### TASK REQUIREMENTS
Copy the rows from the line containing "How far away" through the end of the rows, requests included, and raise every number in the answers (the distances and the point coordinates) by 14.
══ ROWS ══
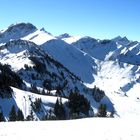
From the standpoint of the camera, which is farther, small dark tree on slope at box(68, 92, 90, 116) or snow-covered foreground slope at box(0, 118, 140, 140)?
small dark tree on slope at box(68, 92, 90, 116)

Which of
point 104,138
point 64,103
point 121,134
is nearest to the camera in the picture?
point 104,138

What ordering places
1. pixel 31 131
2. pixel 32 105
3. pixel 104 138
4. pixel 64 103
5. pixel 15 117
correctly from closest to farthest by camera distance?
1. pixel 104 138
2. pixel 31 131
3. pixel 15 117
4. pixel 32 105
5. pixel 64 103

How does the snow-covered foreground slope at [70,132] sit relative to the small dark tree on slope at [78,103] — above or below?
above

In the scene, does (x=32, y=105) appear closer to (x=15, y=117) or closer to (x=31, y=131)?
(x=15, y=117)

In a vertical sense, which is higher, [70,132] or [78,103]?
[70,132]

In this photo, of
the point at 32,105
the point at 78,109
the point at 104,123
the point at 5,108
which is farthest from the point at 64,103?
the point at 104,123

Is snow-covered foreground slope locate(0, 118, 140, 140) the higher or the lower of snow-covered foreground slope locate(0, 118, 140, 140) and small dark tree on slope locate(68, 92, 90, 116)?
the higher

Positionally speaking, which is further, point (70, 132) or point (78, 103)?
point (78, 103)

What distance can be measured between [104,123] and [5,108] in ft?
315

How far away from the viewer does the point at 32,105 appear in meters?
148

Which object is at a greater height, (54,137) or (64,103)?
(54,137)

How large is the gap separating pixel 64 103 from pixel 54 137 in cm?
13135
═══
### FINAL RESULT
How far away from the viewer does the point at 32,105 appear in meters?
162

Which object is at a greater height, (54,137) or (64,103)?
(68,151)

How large is the gap separating pixel 64 103 from pixel 54 137 in cm?
13149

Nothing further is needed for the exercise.